(Supplied data Opens)

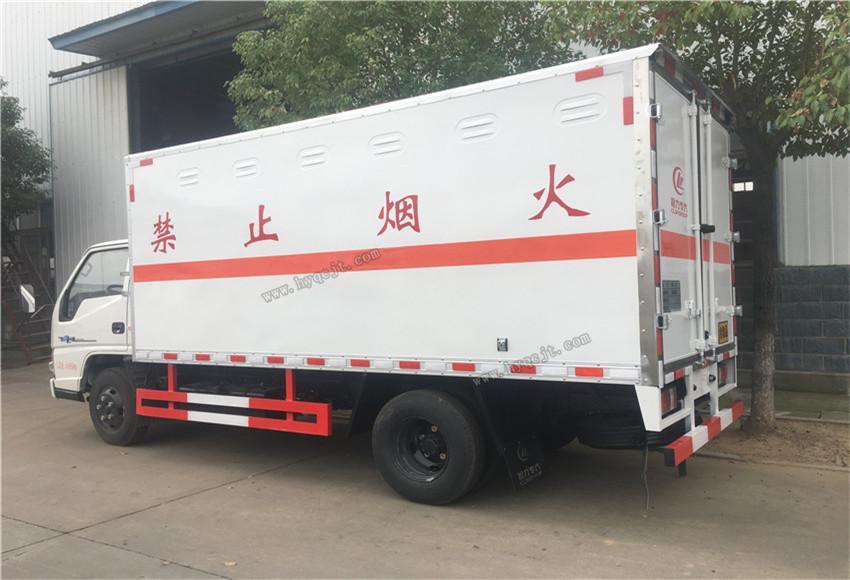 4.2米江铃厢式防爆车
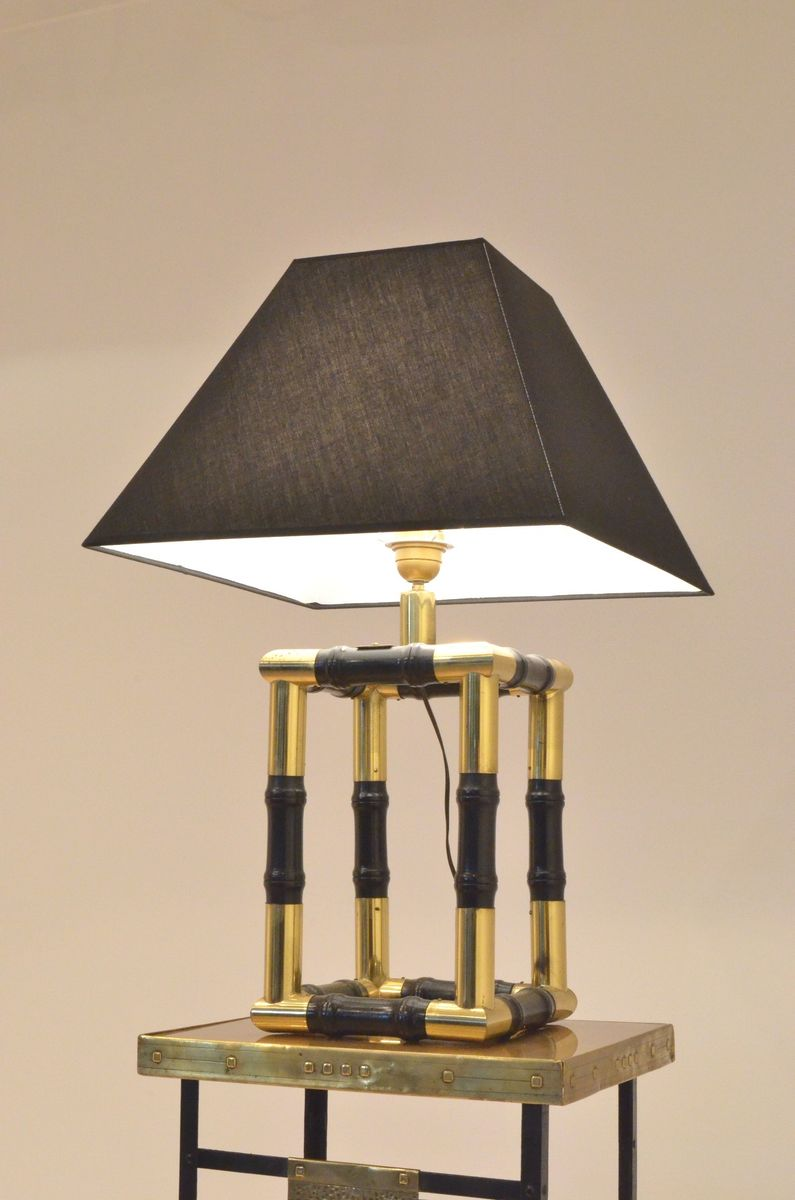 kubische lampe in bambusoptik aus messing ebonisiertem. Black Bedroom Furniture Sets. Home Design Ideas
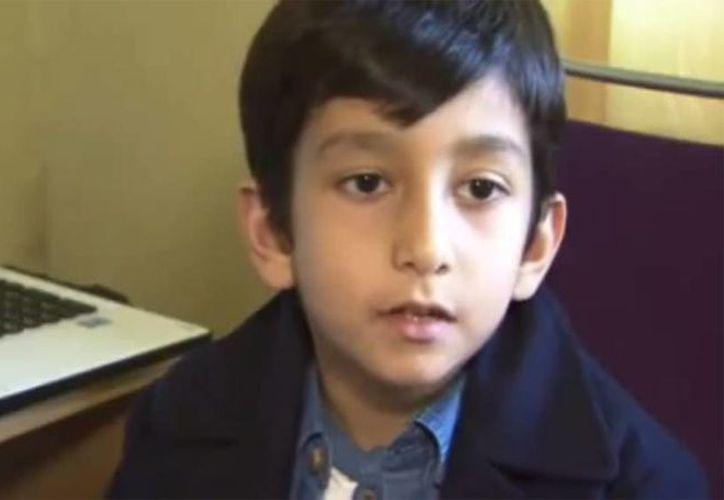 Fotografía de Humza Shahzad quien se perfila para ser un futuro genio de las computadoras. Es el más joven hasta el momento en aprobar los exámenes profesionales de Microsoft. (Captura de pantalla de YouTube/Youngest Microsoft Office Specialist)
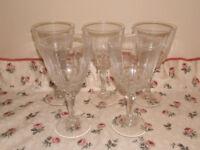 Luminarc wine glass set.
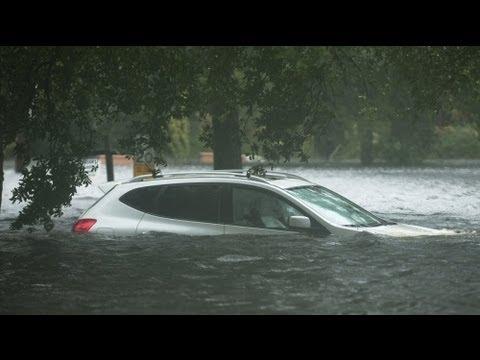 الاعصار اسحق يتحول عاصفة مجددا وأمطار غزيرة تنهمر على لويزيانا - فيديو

(Supplied data Closes)
(Supplied data Opens)

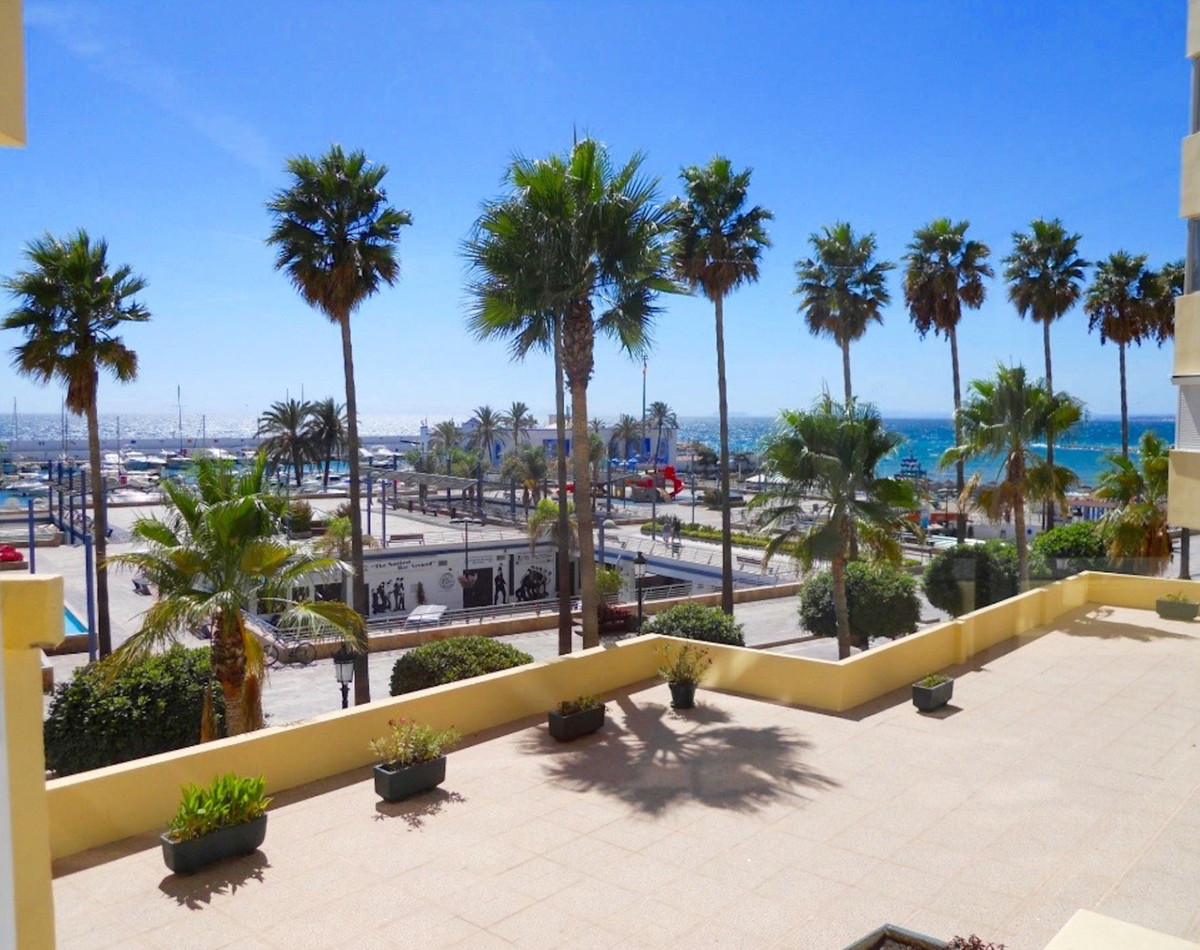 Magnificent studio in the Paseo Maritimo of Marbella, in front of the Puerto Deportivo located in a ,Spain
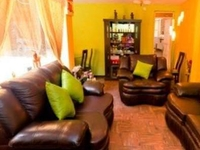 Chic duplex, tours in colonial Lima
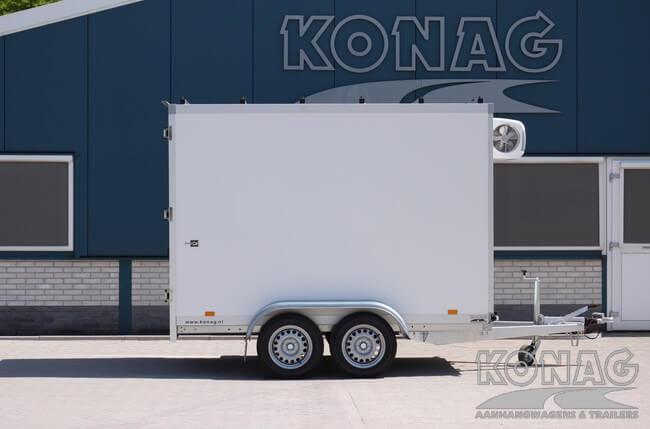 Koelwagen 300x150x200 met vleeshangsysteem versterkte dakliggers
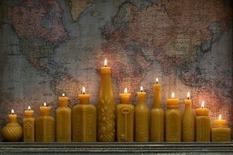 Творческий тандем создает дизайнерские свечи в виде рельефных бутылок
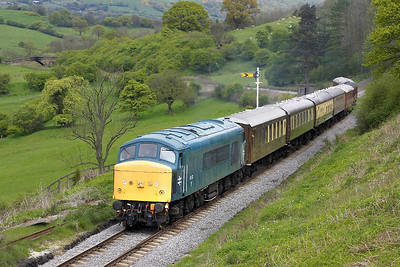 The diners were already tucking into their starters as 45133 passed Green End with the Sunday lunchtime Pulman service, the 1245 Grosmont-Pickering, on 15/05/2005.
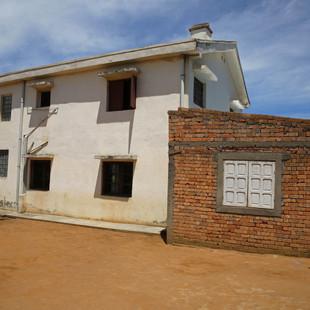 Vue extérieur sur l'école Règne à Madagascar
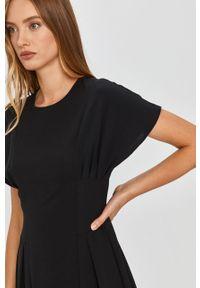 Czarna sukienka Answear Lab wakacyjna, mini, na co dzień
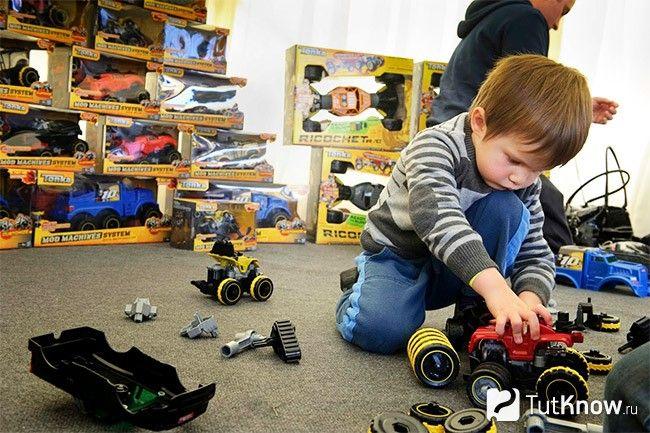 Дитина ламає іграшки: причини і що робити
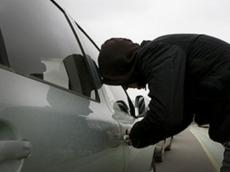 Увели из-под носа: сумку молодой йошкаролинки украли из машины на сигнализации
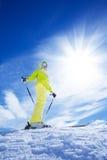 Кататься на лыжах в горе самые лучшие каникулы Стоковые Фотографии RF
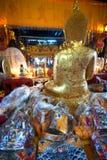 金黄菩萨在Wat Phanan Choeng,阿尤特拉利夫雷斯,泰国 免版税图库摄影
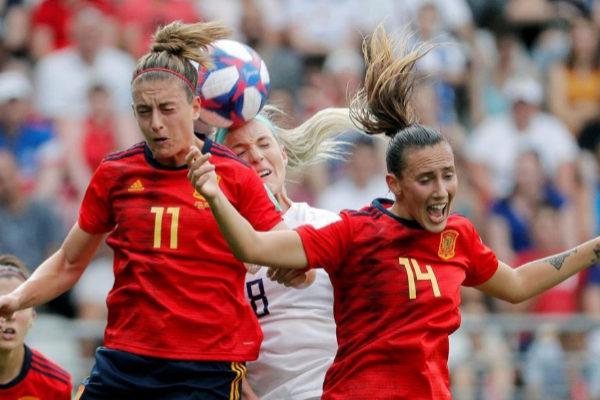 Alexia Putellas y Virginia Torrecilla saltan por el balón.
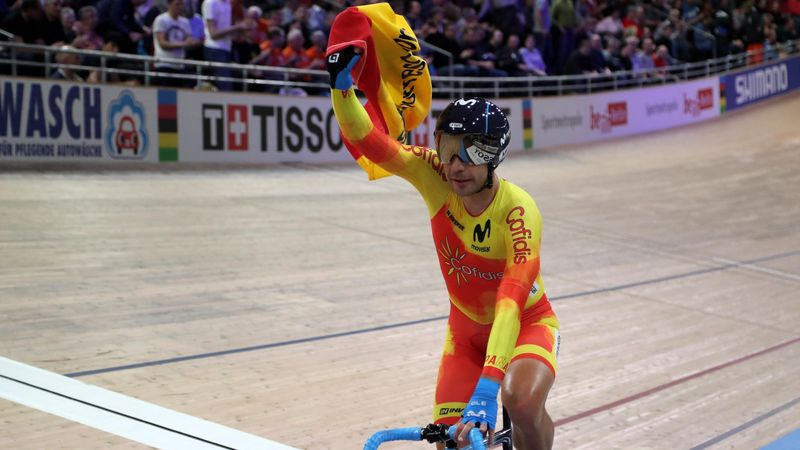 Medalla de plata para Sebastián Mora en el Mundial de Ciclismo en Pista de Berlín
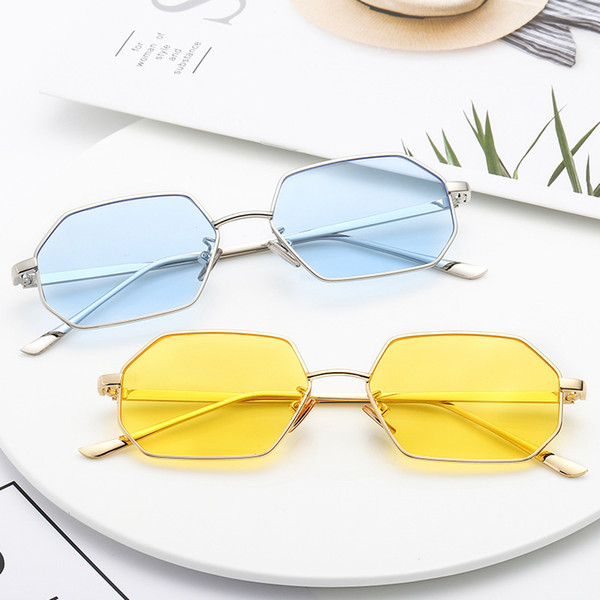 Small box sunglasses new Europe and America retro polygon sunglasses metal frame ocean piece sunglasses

(Supplied data Closes)

Instructions to follow: What's needed is an exact copy of the lines above from the one with "4.2米江铃厢式防爆车" through the one with "الاعصار اسحق يتحول", both included; the pictures stay out.

Answer for the task:
 4.2米江铃厢式防爆车
 kubische lampe in bambusoptik aus messing ebonisiertem. Black Bedroom Furniture Sets. Home Design Ideas
 Fotografía de Humza Shahzad quien se perfila para ser un futuro genio de las computadoras. Es el más joven hasta el momento en aprobar los exámenes profesionales de Microsoft. (Captura de pantalla de YouTube/Youngest Microsoft Office Specialist)
 Luminarc wine glass set.
 الاعصار اسحق يتحول عاصفة مجددا وأمطار غزيرة تنهمر على لويزيانا - فيديو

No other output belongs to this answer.